ABOUT THIS EXERCISE >> Once every line holding "common" in the listing below has been found, give their number and nothing more.

THE RECORDS >>
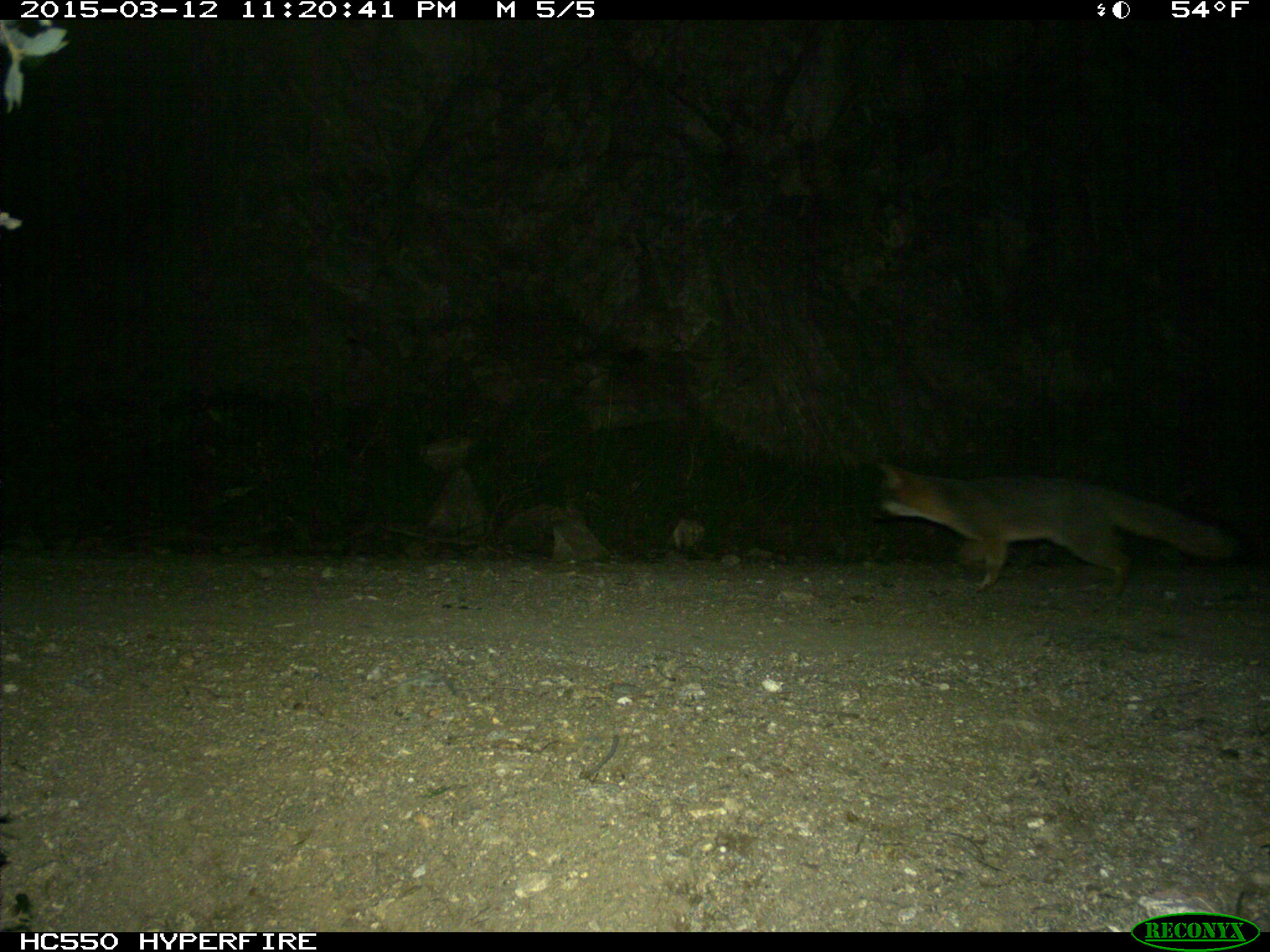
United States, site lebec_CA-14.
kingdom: Animalia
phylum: Chordata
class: Mammalia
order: Carnivora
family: Canidae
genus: Urocyon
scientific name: Urocyon cinereoargenteus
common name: gray fox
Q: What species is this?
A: Urocyon cinereoargenteus (gray fox).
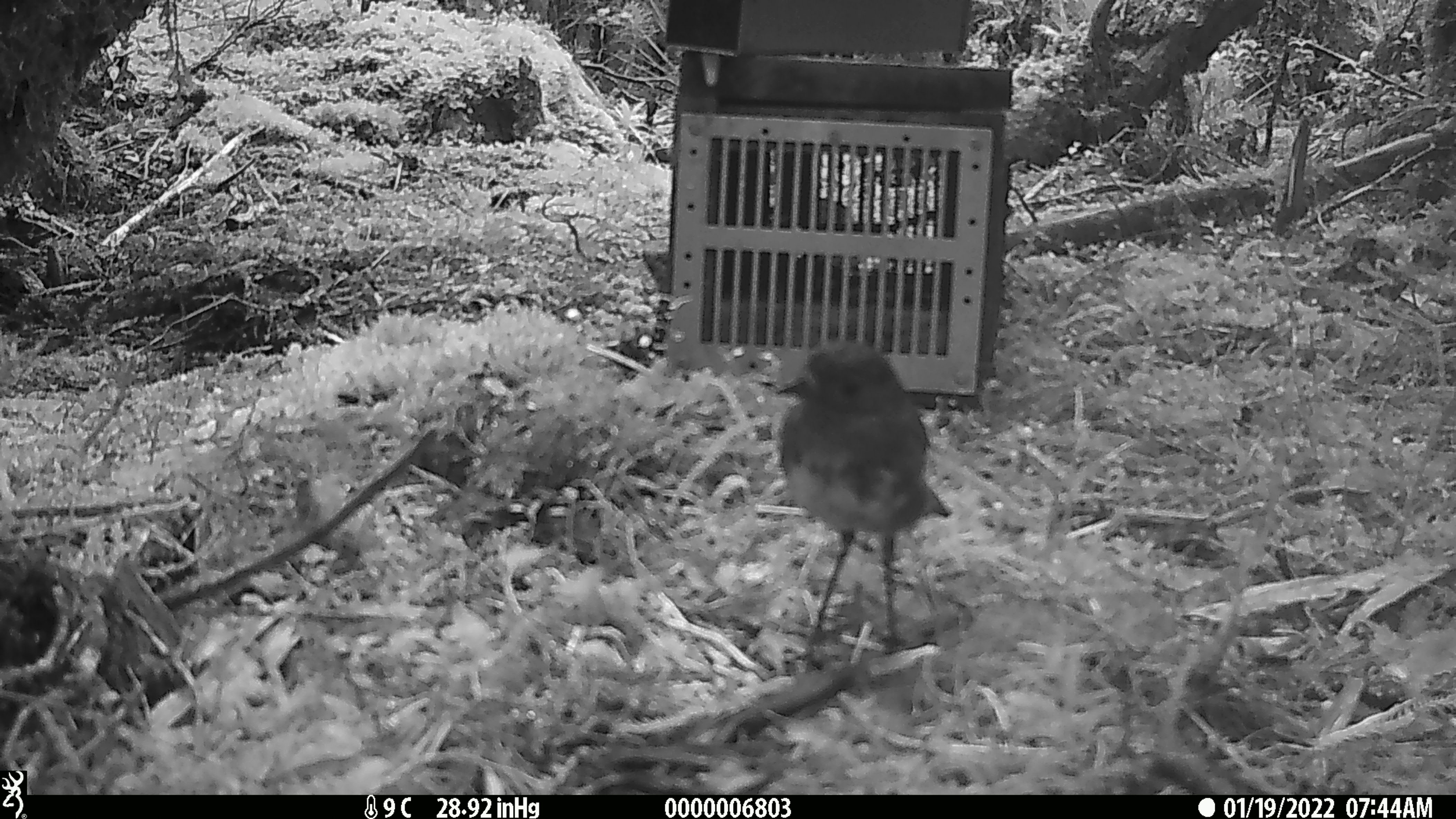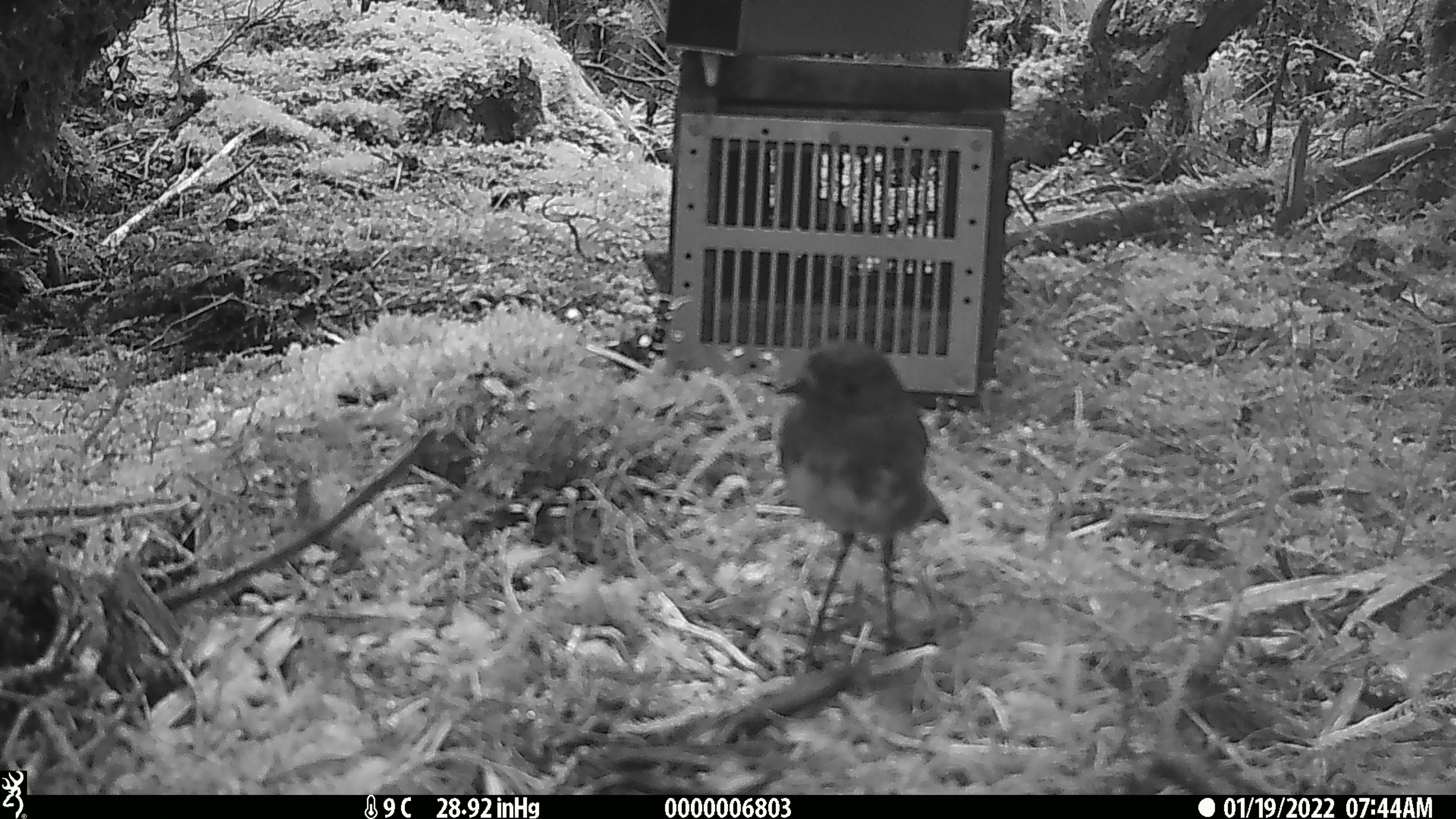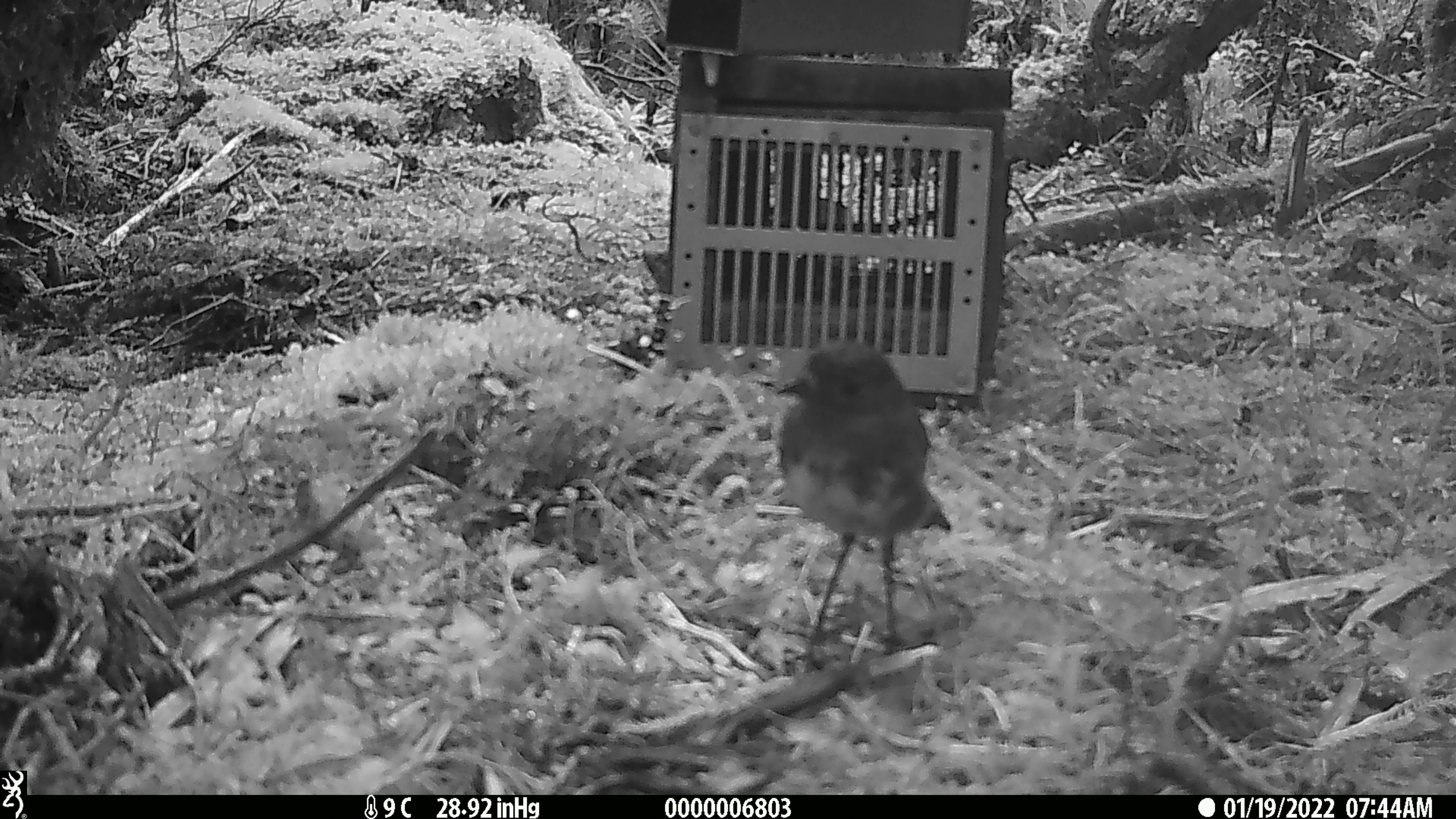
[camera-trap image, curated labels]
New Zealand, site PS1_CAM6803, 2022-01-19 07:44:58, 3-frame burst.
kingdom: Animalia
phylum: Chordata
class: Aves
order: Passeriformes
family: Petroicidae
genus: Petroica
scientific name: Petroica australis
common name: new zealand robin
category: robin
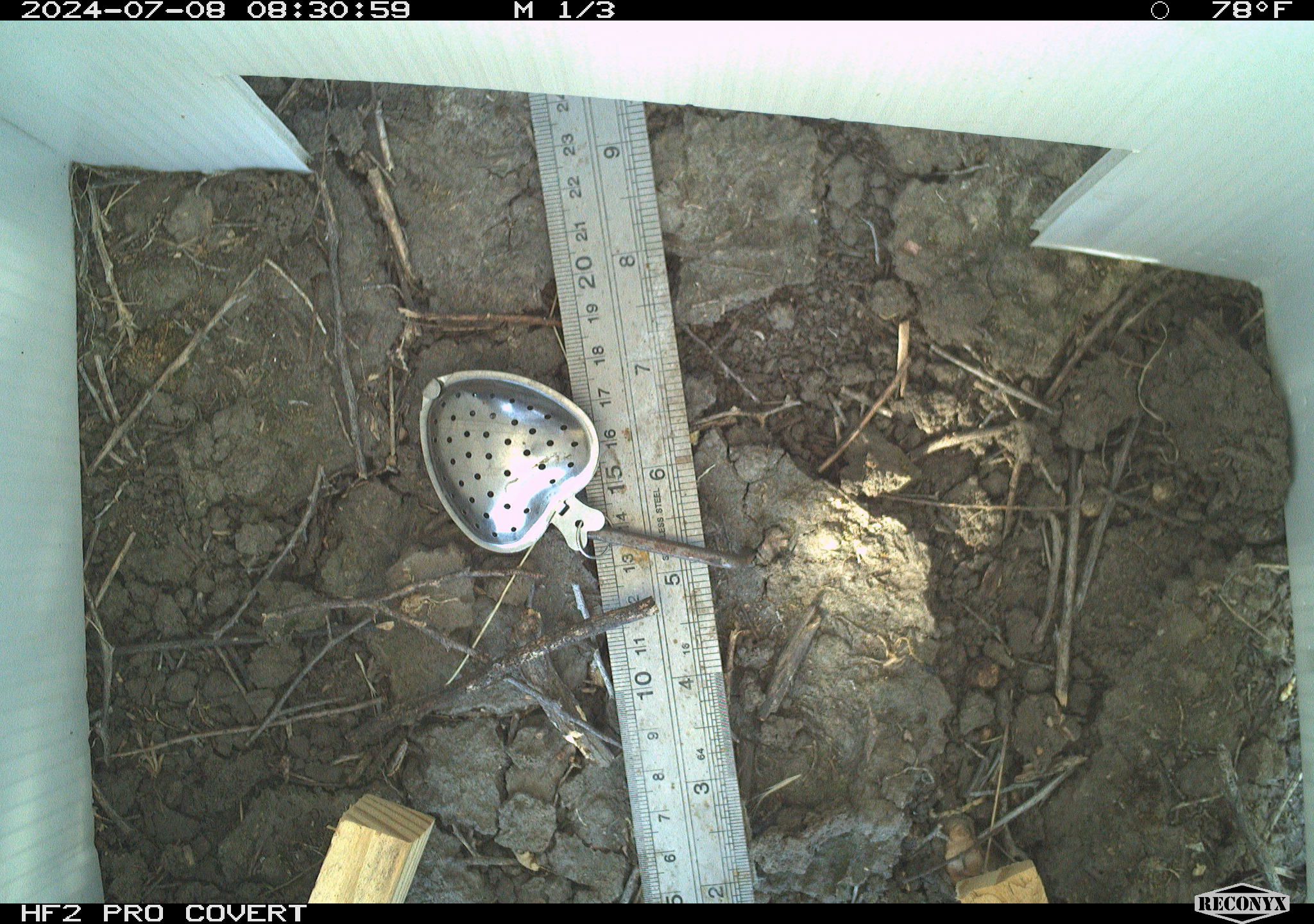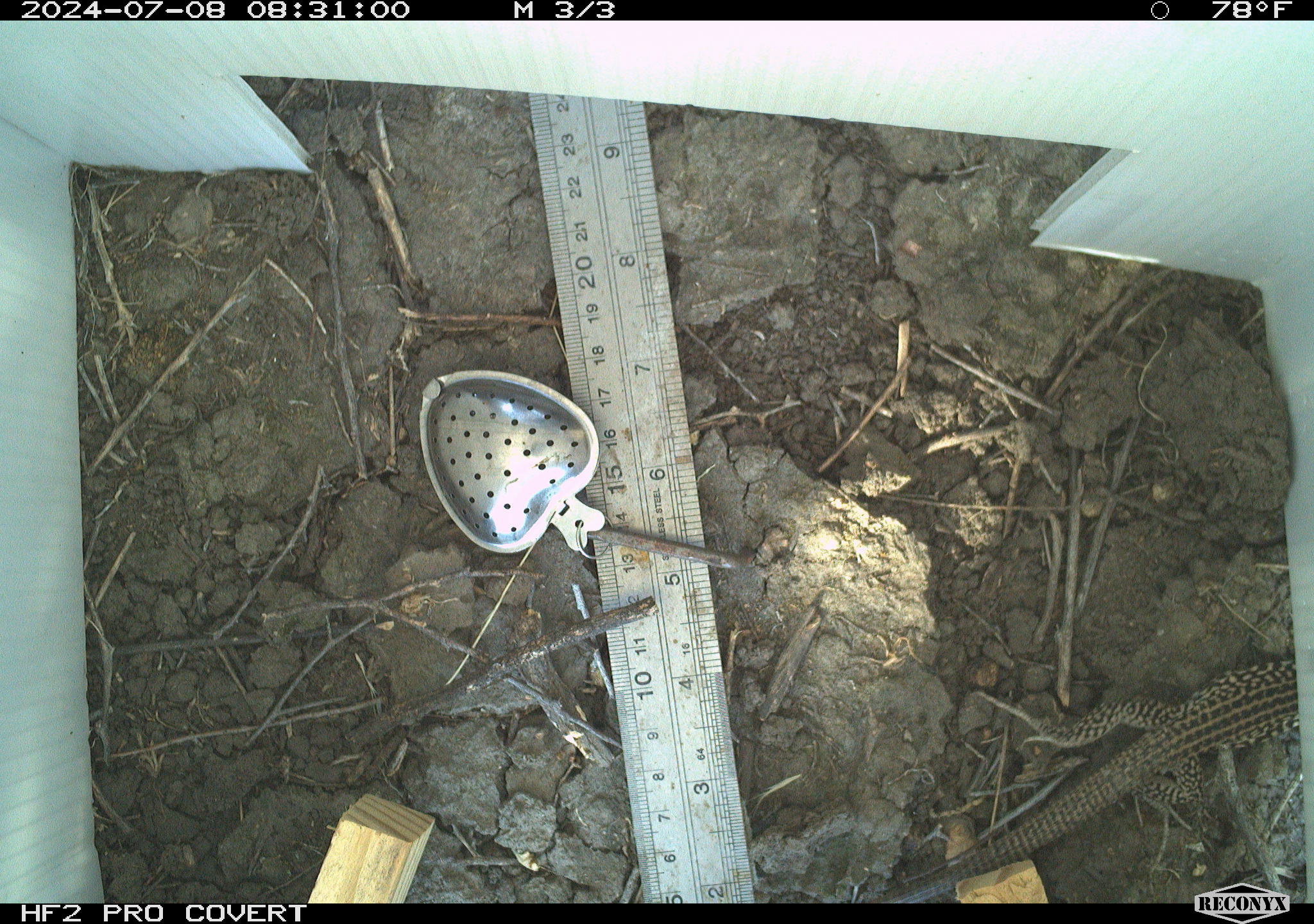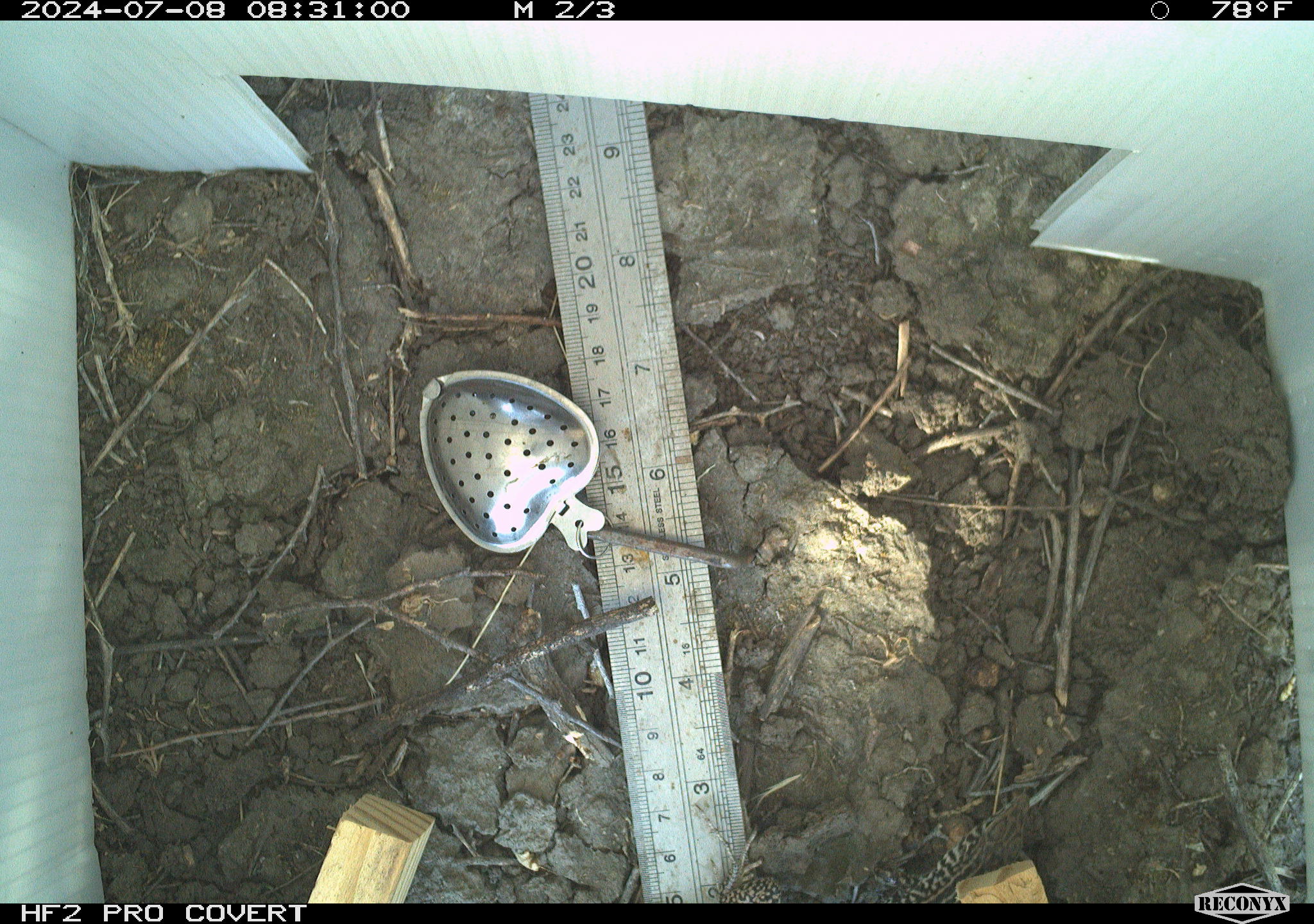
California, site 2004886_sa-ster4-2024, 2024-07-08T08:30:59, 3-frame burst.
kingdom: Animalia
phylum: Chordata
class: Reptilia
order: Squamata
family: Teiidae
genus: Aspidoscelis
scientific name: Aspidoscelis tigris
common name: western whiptail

RESPONSE >> 3